*** Source material Section Begins ***

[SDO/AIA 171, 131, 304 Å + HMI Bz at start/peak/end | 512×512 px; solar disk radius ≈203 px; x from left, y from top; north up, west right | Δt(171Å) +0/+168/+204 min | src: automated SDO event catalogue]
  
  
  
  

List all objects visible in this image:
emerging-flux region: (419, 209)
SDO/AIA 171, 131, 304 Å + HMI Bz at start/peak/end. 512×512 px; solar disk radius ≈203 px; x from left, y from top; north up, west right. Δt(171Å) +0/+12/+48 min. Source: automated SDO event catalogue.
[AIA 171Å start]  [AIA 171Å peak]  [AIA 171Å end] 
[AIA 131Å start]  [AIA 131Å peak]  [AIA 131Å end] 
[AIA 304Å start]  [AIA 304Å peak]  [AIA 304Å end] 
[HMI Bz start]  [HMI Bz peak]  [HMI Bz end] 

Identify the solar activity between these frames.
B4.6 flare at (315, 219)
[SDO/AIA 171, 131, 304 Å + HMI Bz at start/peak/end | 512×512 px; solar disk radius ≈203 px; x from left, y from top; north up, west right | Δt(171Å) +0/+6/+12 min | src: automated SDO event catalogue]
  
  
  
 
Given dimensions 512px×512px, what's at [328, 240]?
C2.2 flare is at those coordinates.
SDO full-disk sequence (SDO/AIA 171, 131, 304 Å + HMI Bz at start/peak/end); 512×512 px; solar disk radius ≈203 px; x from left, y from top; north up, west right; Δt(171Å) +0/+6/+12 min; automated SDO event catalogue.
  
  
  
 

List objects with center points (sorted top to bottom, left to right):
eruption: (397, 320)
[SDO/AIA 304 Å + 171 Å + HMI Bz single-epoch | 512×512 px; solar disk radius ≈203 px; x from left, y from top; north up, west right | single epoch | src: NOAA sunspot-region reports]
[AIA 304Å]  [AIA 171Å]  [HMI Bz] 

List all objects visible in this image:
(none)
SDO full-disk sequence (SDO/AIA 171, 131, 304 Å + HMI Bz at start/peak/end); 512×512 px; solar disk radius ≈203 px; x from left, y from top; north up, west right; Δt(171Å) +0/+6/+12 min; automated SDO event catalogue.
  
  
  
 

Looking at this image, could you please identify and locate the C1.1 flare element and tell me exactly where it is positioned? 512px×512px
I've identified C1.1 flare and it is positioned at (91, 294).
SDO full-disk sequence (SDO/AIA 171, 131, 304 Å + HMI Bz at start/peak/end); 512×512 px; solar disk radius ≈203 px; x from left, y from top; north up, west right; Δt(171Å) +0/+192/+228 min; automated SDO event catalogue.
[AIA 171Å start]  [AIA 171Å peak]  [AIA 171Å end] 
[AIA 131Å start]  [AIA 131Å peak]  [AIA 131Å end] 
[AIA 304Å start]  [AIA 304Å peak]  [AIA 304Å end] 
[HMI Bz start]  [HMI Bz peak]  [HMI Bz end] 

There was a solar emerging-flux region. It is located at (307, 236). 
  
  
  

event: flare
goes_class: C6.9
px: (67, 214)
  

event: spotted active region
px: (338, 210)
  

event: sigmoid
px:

*** Source material Section Ends ***

The lines above that hold the string "catalogue" are to be located and copied.

[SDO/AIA 171, 131, 304 Å + HMI Bz at start/peak/end | 512×512 px; solar disk radius ≈203 px; x from left, y from top; north up, west right | Δt(171Å) +0/+168/+204 min | src: automated SDO event catalogue]
SDO/AIA 171, 131, 304 Å + HMI Bz at start/peak/end. 512×512 px; solar disk radius ≈203 px; x from left, y from top; north up, west right. Δt(171Å) +0/+12/+48 min. Source: automated SDO event catalogue.
[SDO/AIA 171, 131, 304 Å + HMI Bz at start/peak/end | 512×512 px; solar disk radius ≈203 px; x from left, y from top; north up, west right | Δt(171Å) +0/+6/+12 min | src: automated SDO event catalogue]
SDO full-disk sequence (SDO/AIA 171, 131, 304 Å + HMI Bz at start/peak/end); 512×512 px; solar disk radius ≈203 px; x from left, y from top; north up, west right; Δt(171Å) +0/+6/+12 min; automated SDO event catalogue.
SDO full-disk sequence (SDO/AIA 171, 131, 304 Å + HMI Bz at start/peak/end); 512×512 px; solar disk radius ≈203 px; x from left, y from top; north up, west right; Δt(171Å) +0/+6/+12 min; automated SDO event catalogue.
SDO full-disk sequence (SDO/AIA 171, 131, 304 Å + HMI Bz at start/peak/end); 512×512 px; solar disk radius ≈203 px; x from left, y from top; north up, west right; Δt(171Å) +0/+192/+228 min; automated SDO event catalogue.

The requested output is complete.